In my last post, I described the Last Mile Problem in healthcare information technology (IT). To summarize: The Last Mile Problem originated with supply chain and delivery. It is relatively easy to get a manufactured good from the factory to close to the purchaser (note the word relative!). That last mile – from the post office or local storage depot – is by far the most difficult. Are the roads big enough for the truck? Will the driveway support heavy equipment? Will the customer be there when you deliver? Will the object fit through the door? You get the picture.
In the world of healthcare IT and the electronic health record (EHR), it might seem like we’ve solved most of the issues that doctors and nurses used to have with paper. Old charts are easily viewed. Lab results can be graphed and trended. Orders and documentation are neatly typed so no more guessing due to physicians’ abysmal penmanship. We’ve come so far, but precious few clinicians are happy. In fact, the EHR in the United States is blamed (fairly or not) for a significant role in physician burnout. Although our technology has gotten us far, we need to get past the last mile.

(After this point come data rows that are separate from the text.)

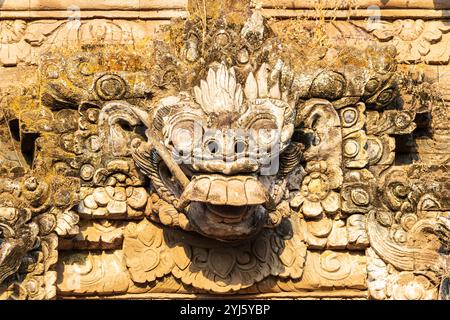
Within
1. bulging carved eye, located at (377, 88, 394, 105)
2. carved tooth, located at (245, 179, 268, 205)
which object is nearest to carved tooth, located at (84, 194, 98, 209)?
carved tooth, located at (245, 179, 268, 205)

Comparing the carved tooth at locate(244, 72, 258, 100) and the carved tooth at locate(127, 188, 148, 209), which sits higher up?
the carved tooth at locate(244, 72, 258, 100)

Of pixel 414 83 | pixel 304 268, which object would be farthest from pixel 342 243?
pixel 414 83

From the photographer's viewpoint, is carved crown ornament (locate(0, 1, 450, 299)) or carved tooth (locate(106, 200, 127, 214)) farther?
carved tooth (locate(106, 200, 127, 214))

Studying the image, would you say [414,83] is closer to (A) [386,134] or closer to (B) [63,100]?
(A) [386,134]

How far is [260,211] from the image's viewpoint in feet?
39.6

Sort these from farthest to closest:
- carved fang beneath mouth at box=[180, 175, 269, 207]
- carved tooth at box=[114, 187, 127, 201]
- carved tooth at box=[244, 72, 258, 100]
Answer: carved tooth at box=[114, 187, 127, 201] → carved tooth at box=[244, 72, 258, 100] → carved fang beneath mouth at box=[180, 175, 269, 207]

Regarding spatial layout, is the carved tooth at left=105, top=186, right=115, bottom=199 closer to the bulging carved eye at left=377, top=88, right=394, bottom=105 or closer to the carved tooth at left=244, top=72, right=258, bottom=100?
the carved tooth at left=244, top=72, right=258, bottom=100

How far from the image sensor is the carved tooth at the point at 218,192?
11.7 metres

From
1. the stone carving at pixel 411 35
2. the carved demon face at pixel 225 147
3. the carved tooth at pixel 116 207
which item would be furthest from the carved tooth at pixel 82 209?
the stone carving at pixel 411 35

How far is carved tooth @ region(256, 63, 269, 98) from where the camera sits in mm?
12188

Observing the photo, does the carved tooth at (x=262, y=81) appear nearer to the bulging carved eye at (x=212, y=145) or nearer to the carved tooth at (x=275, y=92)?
the carved tooth at (x=275, y=92)

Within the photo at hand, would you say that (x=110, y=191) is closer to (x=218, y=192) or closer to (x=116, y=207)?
(x=116, y=207)

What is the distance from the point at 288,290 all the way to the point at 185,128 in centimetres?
139

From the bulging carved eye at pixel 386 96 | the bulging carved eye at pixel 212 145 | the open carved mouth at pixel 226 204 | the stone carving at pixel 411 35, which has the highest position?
the stone carving at pixel 411 35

Newsflash: we won’t solve our problems with healthcare IT with more healthcare IT. At least we won’t do so with the tech that is commonly available today. Sure, it makes sense to work toward the day when the AI scours all available medical history and presents a clinically-accurate patient summary along with an ordered differential diagnosis and solid suggestions for discrete next steps. That’s great; I want that. But until that comes, I’m going to continue to argue that we need a combination of human touch and other ancillary technology to get past the last mile.
There are non-tech tools that can help. Let’s start with the concept of team-based care. If we really had wide adoption of teams in inpatient and ambulatory milieus, doctors could concentrate on things that only doctors can do. Imagine if a nurse or medical assistant (MA) looked ahead a few weeks on a doctor’s schedule to see what kind of patients were coming up. A nurse could make sure that routine labs were ordered and resulted. An MA could review specialists notes and letters that were generated since the last visit and queue that information up for the physician. (By the way, there are software vendors that can automate a good chunk of this prep for the nurse – say hello to Healthfinch for one.) None of the work that I just described inherently needs a physician to routinely perform it, so why do we ask doctors to do it, and often to do it in front of the patient at a visit?

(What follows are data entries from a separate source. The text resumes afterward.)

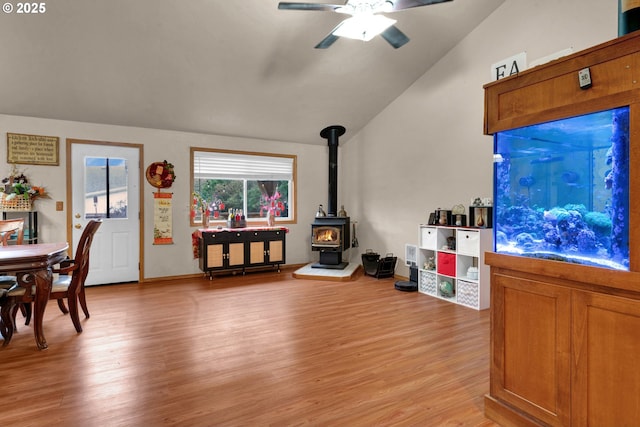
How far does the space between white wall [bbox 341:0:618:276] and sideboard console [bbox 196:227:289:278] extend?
1.59m

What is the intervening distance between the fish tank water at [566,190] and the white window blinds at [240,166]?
4654mm

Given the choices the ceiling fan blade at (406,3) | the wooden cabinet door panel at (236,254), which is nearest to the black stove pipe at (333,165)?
the wooden cabinet door panel at (236,254)

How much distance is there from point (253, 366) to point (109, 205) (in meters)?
3.80

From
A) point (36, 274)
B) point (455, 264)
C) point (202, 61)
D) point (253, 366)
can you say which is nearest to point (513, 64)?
point (455, 264)

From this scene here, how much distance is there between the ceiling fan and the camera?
2693 mm

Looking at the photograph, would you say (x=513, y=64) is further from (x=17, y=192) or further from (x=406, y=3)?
(x=17, y=192)

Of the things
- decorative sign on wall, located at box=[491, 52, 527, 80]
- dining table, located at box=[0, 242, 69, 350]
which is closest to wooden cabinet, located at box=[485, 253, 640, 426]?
decorative sign on wall, located at box=[491, 52, 527, 80]

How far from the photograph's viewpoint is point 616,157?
1366mm

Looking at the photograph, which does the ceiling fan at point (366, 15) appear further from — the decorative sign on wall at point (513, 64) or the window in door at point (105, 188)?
the window in door at point (105, 188)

While some see the very concept of scribes as an admission of EHR failure, I do not concur. Lawyers have long used paralegals to supplement what they do. For example, a lawyer might instruct her paralegal to prepare the standard contract but modify the intellectual property section per the client instructions. The lawyer is certainly capable of doing the detailed work but realizes that it makes more sense for someone else to do the actual typing, cutting, and pasting while she does work that only an attorney can do. Why do we eschew this in medicine? Scribes can help doctors produce high-quality, readable, actionable progress notes in real time. Since we don’t seem to be able to control the crazy documentation requirements in order to practice in the United States, we might as well seek help from others as opposed to what we generally do: just make the doctor do it.

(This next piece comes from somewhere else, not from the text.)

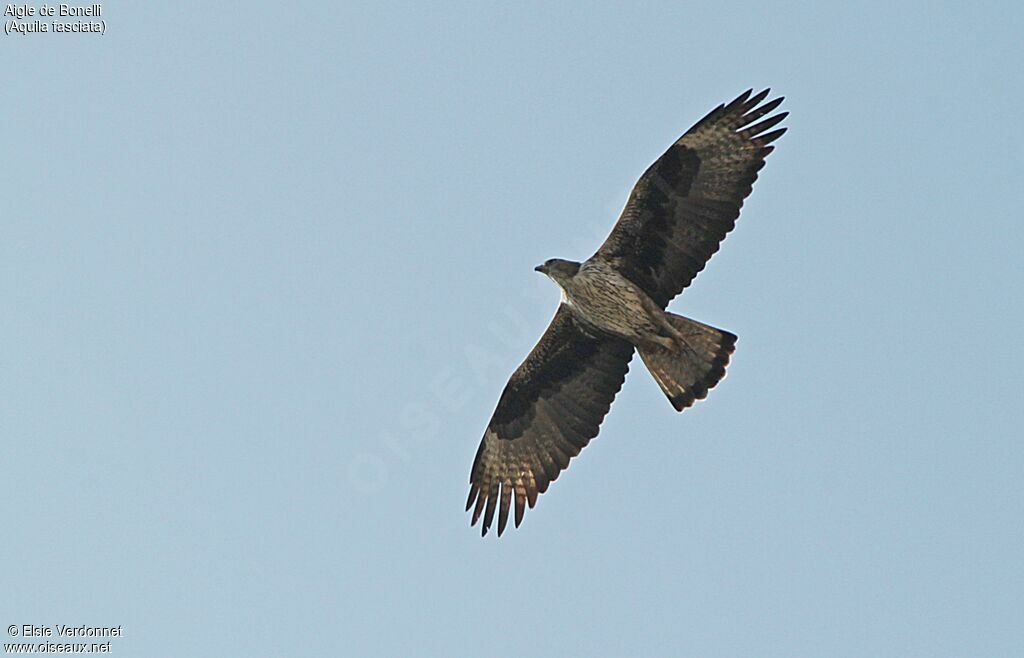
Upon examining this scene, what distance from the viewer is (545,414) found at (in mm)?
15414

Another under-utilized ancillary tech tool we should use more of is voice recognition (i.e. you talk, it types.) Is this as nice as having a human help you out? No, it’s not. But it’s a heck of a lot cheaper, and it allows the physician to generate high-quality, concise documentation where it’s most needed: the assessment and plan sections of the progress note. Most of us in the medical field will freely admit that the A/P is where the “good stuff” lives. All those other data are important, of course, but the meat of the note should be in the physician’s assessment and plan. Modern voice recognition software can also do cool things like control the EHR. Today, doctors can say, “Order the routine 3-month diabetes labs” and “Have the patient return in 6 months” and magically, the lab orders are queued up and waiting for review and signature and the return-to-clinic box has the appropriate discrete data. This functionality is available today in enterprise-grade EHRs and voice recognition software. Today, people. Why aren’t more doctors using it?
That last question was rhetorical. I know why more doctors aren’t using advanced voice recognition tools. It’s because they lack training. Oh yeah, I said it. But you won’t find me blaming the training team and your local hospital or clinic. Oh, no. Typically, the CIO and CMIO are begging doctors to spend more time initially and ongoing to learn how to really use the electronic tools of the trade. But so few physicians take advantage of these offerings. I get it. Doctors are busy, and even when they get home, they often spend more hours finishing up work from earlier in the day. Who’s got time for more training? Dear reader, do you understand what is happening here? Doctors can’t (or won’t) make time for training that will help them to more efficiently use the tools that they have. Spend two hours with me today, and I might be able to save you a half-hour or an hour every day for . . . well, forever. That’s a good deal, but so many doctors won’t make that deal.
We’re tantalizingly close to making tech more doctor-friendly. I really believe that. But we need to push past the last mile and get the delivery done. And for that, we need all parties to come to the table and keep on pushing.